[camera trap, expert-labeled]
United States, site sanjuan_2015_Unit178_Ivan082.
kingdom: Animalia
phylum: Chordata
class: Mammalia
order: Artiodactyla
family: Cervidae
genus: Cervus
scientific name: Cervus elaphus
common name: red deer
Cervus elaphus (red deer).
══════════════════════════════
## [Problem]
Each record above should be returned exactly as written.

## [Result]
[camera trap, expert-labeled]
United States, site sanjuan_2015_Unit178_Ivan082.
kingdom: Animalia
phylum: Chordata
class: Mammalia
order: Artiodactyla
family: Cervidae
genus: Cervus
scientific name: Cervus elaphus
common name: red deer
Cervus elaphus (red deer).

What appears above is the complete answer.